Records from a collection
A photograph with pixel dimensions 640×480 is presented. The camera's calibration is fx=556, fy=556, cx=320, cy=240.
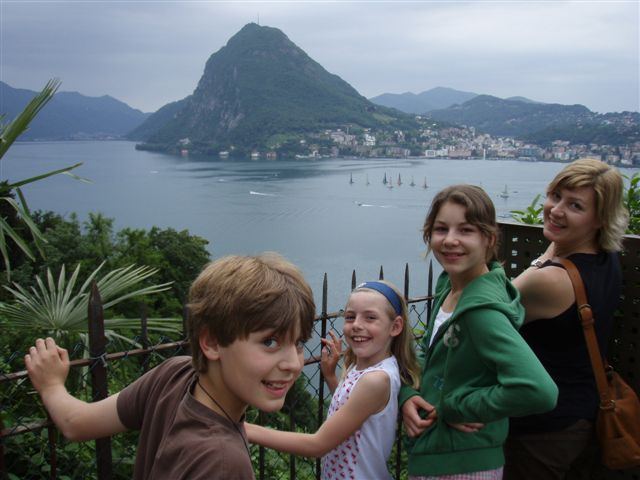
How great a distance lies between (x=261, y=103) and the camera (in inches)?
5497

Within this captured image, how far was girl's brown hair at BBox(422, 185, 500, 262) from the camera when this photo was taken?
1830 mm

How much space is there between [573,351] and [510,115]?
154 metres

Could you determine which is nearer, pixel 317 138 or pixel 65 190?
pixel 65 190

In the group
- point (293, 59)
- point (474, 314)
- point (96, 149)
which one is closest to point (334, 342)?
point (474, 314)

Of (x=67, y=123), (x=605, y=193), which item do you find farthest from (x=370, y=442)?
(x=67, y=123)

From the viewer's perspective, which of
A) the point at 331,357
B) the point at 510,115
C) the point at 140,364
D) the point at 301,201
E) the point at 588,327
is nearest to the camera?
the point at 588,327

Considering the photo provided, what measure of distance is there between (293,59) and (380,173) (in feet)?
267

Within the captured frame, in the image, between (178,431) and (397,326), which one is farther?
(397,326)

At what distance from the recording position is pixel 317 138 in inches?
4820

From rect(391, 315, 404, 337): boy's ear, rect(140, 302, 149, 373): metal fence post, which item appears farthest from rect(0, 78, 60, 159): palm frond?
rect(391, 315, 404, 337): boy's ear

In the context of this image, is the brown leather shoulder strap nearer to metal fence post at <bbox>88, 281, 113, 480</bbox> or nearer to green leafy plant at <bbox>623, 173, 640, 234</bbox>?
metal fence post at <bbox>88, 281, 113, 480</bbox>

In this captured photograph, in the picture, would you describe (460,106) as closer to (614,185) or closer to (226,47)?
(226,47)

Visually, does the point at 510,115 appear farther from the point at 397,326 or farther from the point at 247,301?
the point at 247,301

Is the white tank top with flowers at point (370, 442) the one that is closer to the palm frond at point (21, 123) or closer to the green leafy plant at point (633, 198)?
the green leafy plant at point (633, 198)
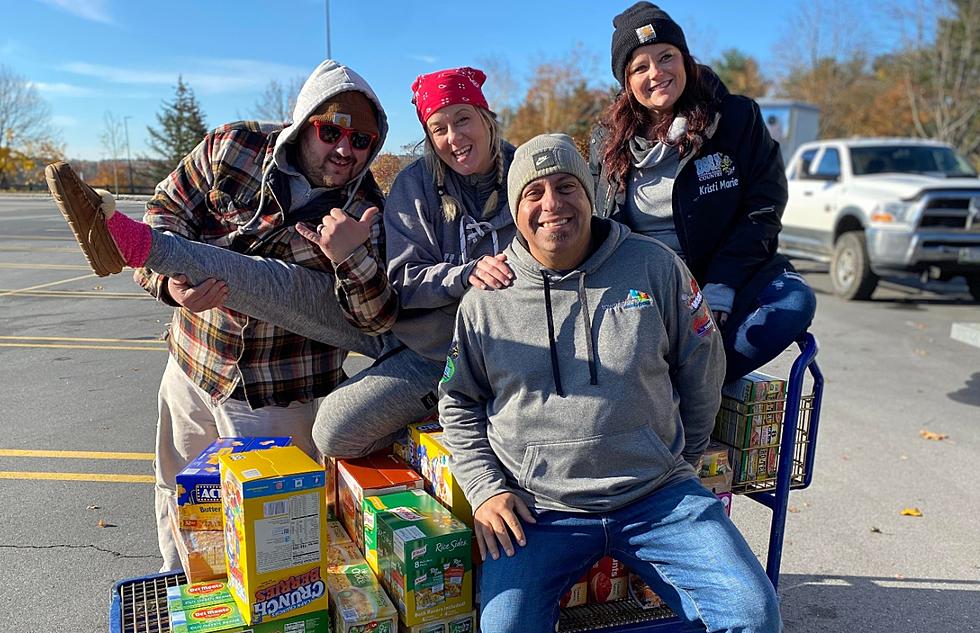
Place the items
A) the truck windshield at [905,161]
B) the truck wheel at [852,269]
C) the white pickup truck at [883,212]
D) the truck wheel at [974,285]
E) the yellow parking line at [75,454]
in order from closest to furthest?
the yellow parking line at [75,454], the white pickup truck at [883,212], the truck wheel at [852,269], the truck wheel at [974,285], the truck windshield at [905,161]

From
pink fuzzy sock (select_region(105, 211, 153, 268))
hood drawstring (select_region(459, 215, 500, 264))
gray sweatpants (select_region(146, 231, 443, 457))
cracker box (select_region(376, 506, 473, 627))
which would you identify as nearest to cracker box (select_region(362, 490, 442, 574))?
cracker box (select_region(376, 506, 473, 627))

# [What this task involves]
Omit every picture, then reproduce the rest of the listing exactly.

# [Exercise response]
A photograph with pixel dimensions 640×480 is presented. The camera's calibration is fx=556, fy=556, cx=320, cy=240.
How great a distance lies between (x=261, y=103) and the camera (in inches)?
5497

Within this captured image, how far was girl's brown hair at BBox(422, 185, 500, 262) from the camera when this photo was taken?
1830 mm

How much space is there between [573,351] and [510,115]?
154 metres

Could you determine which is nearer, pixel 317 138 or pixel 65 190?
pixel 65 190

In the group
- point (293, 59)
- point (474, 314)
- point (96, 149)
which one is closest to point (334, 342)?
point (474, 314)

Of (x=67, y=123), (x=605, y=193), which item do you find farthest from (x=370, y=442)?
(x=67, y=123)

From the viewer's perspective, which of
A) the point at 331,357
B) the point at 510,115
C) the point at 140,364
D) the point at 301,201
E) the point at 588,327
is nearest to the camera?
the point at 588,327

Considering the photo provided, what measure of distance is there between (293,59) and (380,173) (in feet)?
267

Within the captured frame, in the image, between (178,431) and (397,326), which one is farther?
(397,326)

At what distance from the recording position is pixel 317 138 in inches?
4820

From rect(391, 315, 404, 337): boy's ear, rect(140, 302, 149, 373): metal fence post, which item appears farthest from rect(0, 78, 60, 159): palm frond?
rect(391, 315, 404, 337): boy's ear

In the context of this image, is the brown leather shoulder strap nearer to metal fence post at <bbox>88, 281, 113, 480</bbox> or nearer to green leafy plant at <bbox>623, 173, 640, 234</bbox>?
metal fence post at <bbox>88, 281, 113, 480</bbox>

In this captured photograph, in the picture, would you describe (460,106) as closer to (614,185) or closer to (226,47)?
(226,47)

Visually, does the point at 510,115 appear farther from the point at 397,326 or farther from the point at 247,301?
the point at 247,301

Is the white tank top with flowers at point (370, 442) the one that is closer to the palm frond at point (21, 123) or closer to the green leafy plant at point (633, 198)?
the green leafy plant at point (633, 198)
Place the items
A) the truck windshield at [905,161]
B) the truck wheel at [852,269]
C) the white pickup truck at [883,212]
D) the truck wheel at [974,285]
E) the yellow parking line at [75,454]
in order from closest to furthest?
the yellow parking line at [75,454], the white pickup truck at [883,212], the truck wheel at [852,269], the truck wheel at [974,285], the truck windshield at [905,161]

From
pink fuzzy sock (select_region(105, 211, 153, 268))
hood drawstring (select_region(459, 215, 500, 264))
gray sweatpants (select_region(146, 231, 443, 457))
cracker box (select_region(376, 506, 473, 627))
which would you identify as nearest to cracker box (select_region(362, 490, 442, 574))?
cracker box (select_region(376, 506, 473, 627))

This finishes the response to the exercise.